第2波か、それとも2回の表か?
4月7日に7都府県対象に対して緊急事態宣言を発令後、16日には全国に拡大し、営業自粛要請や不要不急の外出の自粛を進めることで、新規感染者の数は、大阪でも全国でも減少を続け、新形コロナ感染症に対する対策はひとまず成功したかのようにみえました。この間の、死亡者数も欧米に比し極端に少なく(残念ながら東アジアの国々の中では多いのですが)、ジャパンミラクルと言われていました。しかし、5月25日に全国の緊急事態宣言を解除し、営業の自粛要請の緩和、県外への移動自粛の解除後、わずか1ヶ月あまりで、再び新規患数は増加に転じてきました。(図)
図:新型コロナの発生状況(7月14日まで)大阪府ホームページより
戦略的には、当初のステイホーム。営業自粛で未知のウィルスの感染者数を減らす作戦は成功したといえるのですが、その為には、大きな代償も伴いました。それは、経済活動が停滞し、職種によっては、休業、廃業に追い込まれる人々が大勢出てきたことです。
これは、当然予想されていたことで、感染拡大の一番の対策は隔離であり、隔離による一番の弊害は、経済的な活動の停止です。命を守るための隔離政策、自粛政策で、それまでの通常の生活が脅かされ、結局は間接的に命を奪われる事態も生じうる結果となった訳です。もちろん、感染に死亡は、病気としての肉体の死で、経済的な損失による死亡は、日常の生活の損失による、精神的な死といってもいいかもしれません。
政府が、自粛要請解除、日常生活の回復に向けて、舵を切ったのはやむを得ないことといえます。
今は、感染による死亡を最小限に抑えつつ、日常生活をいかに取り戻すか、あるいはいかに新しい日常生活を構築するかの非常に重要な時期で、全く予断を許さない時期といえます。
ブラジルなどでは、当初から、多少の新型コロナ感染は覚悟の上で、経済を止めないように動きました。その結果、当初から感染爆発を起こし、未だに多くの病気による死亡者が日々報告されています。
アメリカやスペイン、イタリアなど、初期の感染制御がうまく行かなかった国は、その後の対策にもかかわらず、やはり、未だに感染拡大がみられています。
一旦、感染が収束に向かった国でも、その後の活動の再開により、今の日本と同じように感染の再燃が起きつつあります。

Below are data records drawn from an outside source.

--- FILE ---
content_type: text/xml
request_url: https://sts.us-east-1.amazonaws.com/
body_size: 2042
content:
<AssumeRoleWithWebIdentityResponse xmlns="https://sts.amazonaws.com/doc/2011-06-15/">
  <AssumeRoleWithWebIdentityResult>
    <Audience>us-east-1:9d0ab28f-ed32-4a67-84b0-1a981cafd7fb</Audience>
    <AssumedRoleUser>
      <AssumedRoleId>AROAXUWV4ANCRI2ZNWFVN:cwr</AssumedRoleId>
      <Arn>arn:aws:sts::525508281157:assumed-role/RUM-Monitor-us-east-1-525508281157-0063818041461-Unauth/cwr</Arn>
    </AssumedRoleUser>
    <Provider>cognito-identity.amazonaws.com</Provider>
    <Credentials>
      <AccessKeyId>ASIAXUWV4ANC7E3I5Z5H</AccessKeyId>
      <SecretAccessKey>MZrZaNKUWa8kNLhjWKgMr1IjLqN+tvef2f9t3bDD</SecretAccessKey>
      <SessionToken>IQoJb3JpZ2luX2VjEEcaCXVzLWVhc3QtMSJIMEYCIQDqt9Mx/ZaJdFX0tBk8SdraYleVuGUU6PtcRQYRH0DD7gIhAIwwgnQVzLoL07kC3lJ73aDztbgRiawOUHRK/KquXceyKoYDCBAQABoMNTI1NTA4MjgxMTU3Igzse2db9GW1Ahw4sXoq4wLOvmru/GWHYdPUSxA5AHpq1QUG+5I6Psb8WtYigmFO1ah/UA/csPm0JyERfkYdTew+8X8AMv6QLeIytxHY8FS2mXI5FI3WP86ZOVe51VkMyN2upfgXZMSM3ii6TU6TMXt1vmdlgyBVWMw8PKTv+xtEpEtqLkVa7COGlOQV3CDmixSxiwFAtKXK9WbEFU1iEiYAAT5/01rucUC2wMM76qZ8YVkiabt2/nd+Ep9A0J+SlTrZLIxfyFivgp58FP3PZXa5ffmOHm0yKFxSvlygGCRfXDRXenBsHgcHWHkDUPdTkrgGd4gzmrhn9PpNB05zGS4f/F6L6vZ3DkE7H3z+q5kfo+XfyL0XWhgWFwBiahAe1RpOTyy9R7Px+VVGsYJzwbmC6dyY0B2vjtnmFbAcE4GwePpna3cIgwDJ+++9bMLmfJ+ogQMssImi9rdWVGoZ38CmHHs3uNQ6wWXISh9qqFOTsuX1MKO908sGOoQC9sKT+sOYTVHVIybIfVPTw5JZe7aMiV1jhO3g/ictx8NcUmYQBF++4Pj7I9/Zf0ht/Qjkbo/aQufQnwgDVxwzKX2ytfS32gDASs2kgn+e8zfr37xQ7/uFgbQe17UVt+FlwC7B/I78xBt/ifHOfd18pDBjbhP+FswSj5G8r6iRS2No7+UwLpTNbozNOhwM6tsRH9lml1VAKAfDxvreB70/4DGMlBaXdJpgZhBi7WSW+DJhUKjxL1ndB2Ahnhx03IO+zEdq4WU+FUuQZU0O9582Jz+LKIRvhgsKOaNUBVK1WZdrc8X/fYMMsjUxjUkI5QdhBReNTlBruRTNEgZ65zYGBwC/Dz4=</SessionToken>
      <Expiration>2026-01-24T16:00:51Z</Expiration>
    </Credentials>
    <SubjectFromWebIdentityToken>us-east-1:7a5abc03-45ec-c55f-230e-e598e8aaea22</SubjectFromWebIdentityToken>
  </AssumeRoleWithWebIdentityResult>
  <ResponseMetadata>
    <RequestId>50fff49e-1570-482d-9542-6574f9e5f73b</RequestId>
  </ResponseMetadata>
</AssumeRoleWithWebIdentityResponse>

ジャパンミラクルと揶揄されたときに、日本のPCR検査数の異常な少なさが指摘され、潜在的にはもっと多くの感染者がいるはずであると予想されていましたが、6月16日に厚生労働省が東京、大阪、宮城県の一般住民の新型コロナウィルス抗体検査の結果が公表されました。(図)
その結果、陽性率は東京都で0.10%、大阪府で0.17%、宮城県で0.03%という報告で、欧米で感染爆発を起こしている地域での陽性率の10~20%に比べて明らかな少なさでした。
これは、ある意味想定外の結果で、欧米並みではないにしろ、日本でも実際には、もっと多くの人が、自覚症状もなく感染しているという予想があったからです。
やはり、日本人には欧米人に比し、明らかに感染しにくい何らかの要因(ファクターX)があるものと思われます。
政府、マスコミ等で、感染の第2波は当然あるというのは言われ続けてきました。また、第2波をより小さくするための対策等も報道されています。
小池東京都知事が会見で発言されていたように、「自粛から自衛」の時期に移行したといえます。
政府や、自治体が守ってくれるのではなく、自衛する行動も望まれています。
先日、テレビの報道で、山中伸弥教授と、北海道大学の西浦博教授の対談で、第2波というよりは、野球に例えて、まだまだ2回の表のコロナ側の攻撃が始まったばかりという説明がありました。今や。南米、インド、アフリカ諸国、ロシアでも感染は爆発的流行を来しています。
日本では、次の1か月、2回の表の被害を最小限に抑え、反撃のチャンスを伺いましょう。